About 10 million people in the United States are blind or visually impaired, according to the American Foundation for the Blind. Approximately 5.5 million of these are elderly, age 65 or older. Of the 75-and-over age group, one of every four people in the country has a significant vision loss, most often caused by age-related macular degeneration or diabetes.
The American Foundation for the Blind estimates that 93,600 children are blind or visually impaired, with 55,200 being legally blind (seeing 20/200 or less with best correction).
Blind and visually-impaired people come in all shapes and sizes. They come from all races and ethnic backgrounds. They may have a Ph.D. or a high-school diploma.
Britni is a beautiful baby. But she doesn't reach for her rattles until they make a noise. She doesn't look at her hands or smile until someone speaks. Britni is blind.
Bob is a successful salesman. He just wrecked his third car yesterday. Bob knows why, but he can't tell his family. Bob is losing his vision.
Mary's grandkids look forward to receiving personalized handmade quilts from Grandma. But lately Mary's been making excuses; she's just been too busy to get all that work done by the holidays. But the real reason is that Mary can't see to thread the needle or make straight stitches any more.

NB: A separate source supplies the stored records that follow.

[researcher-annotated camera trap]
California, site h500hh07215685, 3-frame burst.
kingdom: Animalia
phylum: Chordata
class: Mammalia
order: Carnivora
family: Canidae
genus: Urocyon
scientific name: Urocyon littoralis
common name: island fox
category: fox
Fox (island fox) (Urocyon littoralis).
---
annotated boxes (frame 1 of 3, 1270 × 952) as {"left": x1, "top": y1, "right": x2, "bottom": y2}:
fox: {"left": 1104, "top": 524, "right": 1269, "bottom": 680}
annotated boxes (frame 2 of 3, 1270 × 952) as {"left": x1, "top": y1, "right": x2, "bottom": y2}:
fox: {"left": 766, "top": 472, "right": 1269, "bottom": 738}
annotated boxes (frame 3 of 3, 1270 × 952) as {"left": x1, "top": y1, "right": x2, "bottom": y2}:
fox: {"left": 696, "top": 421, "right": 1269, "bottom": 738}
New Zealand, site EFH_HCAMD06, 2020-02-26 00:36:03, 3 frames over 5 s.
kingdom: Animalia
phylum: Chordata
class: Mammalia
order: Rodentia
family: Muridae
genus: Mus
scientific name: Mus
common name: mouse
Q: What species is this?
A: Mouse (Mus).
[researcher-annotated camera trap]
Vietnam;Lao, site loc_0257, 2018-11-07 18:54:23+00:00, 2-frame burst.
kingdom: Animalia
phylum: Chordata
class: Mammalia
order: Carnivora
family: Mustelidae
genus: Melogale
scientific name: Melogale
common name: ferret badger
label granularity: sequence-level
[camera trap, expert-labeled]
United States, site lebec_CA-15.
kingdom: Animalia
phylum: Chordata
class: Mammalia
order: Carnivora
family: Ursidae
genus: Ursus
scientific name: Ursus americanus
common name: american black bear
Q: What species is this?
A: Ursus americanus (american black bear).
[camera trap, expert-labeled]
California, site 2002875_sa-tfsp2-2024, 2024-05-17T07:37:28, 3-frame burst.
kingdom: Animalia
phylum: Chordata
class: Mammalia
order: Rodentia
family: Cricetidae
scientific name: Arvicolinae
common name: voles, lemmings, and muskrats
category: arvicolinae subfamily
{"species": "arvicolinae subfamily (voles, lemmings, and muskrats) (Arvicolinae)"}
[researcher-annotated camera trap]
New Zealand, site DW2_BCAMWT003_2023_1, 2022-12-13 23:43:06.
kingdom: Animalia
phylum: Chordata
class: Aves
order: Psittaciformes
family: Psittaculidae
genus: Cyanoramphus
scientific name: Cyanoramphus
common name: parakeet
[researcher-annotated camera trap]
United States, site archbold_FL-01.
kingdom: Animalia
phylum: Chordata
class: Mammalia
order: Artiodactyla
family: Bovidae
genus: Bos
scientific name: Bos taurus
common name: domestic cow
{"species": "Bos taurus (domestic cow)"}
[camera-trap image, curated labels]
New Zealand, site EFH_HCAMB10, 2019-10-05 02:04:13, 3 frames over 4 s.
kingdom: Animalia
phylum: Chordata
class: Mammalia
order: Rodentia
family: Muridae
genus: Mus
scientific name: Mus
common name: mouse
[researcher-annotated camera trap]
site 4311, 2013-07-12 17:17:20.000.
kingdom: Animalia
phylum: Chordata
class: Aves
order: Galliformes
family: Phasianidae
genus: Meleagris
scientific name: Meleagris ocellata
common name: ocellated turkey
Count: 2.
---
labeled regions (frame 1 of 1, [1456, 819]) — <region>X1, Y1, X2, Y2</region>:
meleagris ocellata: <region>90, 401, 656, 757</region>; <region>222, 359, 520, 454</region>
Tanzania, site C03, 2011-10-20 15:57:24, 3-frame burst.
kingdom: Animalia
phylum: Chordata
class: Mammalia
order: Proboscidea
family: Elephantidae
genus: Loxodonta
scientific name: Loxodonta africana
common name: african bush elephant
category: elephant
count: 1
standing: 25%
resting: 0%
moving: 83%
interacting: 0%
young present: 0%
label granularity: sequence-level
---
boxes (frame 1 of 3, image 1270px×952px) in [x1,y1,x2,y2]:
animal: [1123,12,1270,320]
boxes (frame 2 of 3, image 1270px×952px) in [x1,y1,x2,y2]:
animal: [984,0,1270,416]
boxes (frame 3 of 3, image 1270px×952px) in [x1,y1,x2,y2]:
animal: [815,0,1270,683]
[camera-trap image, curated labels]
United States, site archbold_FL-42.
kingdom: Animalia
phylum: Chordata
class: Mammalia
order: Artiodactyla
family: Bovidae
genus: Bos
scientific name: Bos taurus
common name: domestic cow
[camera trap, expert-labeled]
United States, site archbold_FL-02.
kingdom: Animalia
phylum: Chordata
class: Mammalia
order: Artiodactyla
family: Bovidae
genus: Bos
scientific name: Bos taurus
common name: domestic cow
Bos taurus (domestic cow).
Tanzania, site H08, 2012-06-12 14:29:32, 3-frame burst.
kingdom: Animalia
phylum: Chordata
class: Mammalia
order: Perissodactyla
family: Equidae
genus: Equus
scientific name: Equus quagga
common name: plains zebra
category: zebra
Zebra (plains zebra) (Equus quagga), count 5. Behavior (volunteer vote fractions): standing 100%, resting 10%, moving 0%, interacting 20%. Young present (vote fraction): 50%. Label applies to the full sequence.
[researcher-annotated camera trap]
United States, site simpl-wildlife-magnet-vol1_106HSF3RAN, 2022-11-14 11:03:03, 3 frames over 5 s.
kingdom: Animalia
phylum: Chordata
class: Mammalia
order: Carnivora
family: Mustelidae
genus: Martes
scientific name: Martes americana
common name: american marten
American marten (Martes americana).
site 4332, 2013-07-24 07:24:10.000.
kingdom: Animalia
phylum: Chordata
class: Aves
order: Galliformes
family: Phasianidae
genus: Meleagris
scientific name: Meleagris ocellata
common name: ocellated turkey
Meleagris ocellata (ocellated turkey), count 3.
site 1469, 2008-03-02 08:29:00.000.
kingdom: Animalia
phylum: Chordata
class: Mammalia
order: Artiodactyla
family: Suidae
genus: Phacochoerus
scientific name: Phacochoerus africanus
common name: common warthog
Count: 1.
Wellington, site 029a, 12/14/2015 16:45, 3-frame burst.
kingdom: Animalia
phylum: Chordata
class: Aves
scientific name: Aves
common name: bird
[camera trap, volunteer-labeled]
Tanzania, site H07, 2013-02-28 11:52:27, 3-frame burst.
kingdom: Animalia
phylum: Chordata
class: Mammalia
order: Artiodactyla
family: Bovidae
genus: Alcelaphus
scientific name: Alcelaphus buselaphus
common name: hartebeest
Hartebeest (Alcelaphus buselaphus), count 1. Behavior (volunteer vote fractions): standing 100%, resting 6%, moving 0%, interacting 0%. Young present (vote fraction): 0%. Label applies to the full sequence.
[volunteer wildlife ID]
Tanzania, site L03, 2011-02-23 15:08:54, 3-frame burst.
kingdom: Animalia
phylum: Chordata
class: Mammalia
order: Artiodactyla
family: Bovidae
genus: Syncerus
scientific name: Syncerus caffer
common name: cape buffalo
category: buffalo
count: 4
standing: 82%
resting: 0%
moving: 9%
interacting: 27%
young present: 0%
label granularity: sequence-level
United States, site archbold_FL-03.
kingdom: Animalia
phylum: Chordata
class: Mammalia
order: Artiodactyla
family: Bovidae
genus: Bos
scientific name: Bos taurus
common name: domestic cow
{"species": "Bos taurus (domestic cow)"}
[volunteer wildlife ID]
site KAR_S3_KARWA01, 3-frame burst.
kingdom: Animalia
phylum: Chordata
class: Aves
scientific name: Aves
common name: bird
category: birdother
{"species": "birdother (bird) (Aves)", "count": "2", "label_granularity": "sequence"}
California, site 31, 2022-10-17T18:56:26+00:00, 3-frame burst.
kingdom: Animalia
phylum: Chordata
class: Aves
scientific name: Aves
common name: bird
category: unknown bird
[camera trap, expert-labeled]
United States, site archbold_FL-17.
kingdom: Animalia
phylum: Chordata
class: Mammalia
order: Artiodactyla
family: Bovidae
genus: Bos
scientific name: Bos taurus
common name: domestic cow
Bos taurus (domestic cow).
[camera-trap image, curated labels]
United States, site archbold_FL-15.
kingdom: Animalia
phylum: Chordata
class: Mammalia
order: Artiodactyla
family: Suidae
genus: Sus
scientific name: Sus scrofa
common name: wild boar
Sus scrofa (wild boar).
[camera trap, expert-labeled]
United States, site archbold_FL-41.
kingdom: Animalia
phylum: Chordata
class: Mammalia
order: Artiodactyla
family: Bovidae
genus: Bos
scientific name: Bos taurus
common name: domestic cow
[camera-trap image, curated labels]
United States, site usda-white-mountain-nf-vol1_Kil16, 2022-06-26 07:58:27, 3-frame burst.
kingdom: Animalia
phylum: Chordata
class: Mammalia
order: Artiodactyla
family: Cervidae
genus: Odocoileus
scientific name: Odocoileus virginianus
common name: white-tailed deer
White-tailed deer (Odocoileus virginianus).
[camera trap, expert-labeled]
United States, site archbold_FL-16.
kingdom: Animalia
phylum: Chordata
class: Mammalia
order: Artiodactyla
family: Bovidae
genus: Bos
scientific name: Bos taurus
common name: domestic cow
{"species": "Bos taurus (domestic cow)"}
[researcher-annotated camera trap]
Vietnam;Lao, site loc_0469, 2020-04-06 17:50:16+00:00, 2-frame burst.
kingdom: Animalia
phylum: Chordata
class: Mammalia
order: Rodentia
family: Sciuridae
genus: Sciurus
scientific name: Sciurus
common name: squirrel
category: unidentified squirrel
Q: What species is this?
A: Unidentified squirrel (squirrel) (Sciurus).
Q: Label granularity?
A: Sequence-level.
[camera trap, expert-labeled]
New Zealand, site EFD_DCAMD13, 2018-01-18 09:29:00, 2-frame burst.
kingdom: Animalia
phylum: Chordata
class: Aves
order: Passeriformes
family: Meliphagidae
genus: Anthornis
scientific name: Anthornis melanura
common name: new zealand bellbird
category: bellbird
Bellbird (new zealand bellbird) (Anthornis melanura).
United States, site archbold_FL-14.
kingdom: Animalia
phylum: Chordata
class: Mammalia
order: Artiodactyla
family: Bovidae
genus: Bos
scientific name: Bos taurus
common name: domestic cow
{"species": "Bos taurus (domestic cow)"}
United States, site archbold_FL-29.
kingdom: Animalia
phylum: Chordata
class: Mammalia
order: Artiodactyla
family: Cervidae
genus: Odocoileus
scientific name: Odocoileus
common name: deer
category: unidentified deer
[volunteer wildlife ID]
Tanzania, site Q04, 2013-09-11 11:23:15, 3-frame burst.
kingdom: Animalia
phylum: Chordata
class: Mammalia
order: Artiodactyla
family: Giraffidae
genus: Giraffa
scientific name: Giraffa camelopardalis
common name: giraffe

Is there a future for Britni? Is life on a fast track to nowhere for Bob? Will Mary have to give up her lifelong hobbies, with no hope of any substitute?
Yes, there is a future for Britni. And of course Bob and Mary don't have to give up the things they love. But this is true ONLY if they and their families find help and learn to accept, and cope with, their vision loss.
A world with little or no vision is a different world, but it is not a hopeless and bleak world. It is a world that can be filled with opportunities, activities, and good times.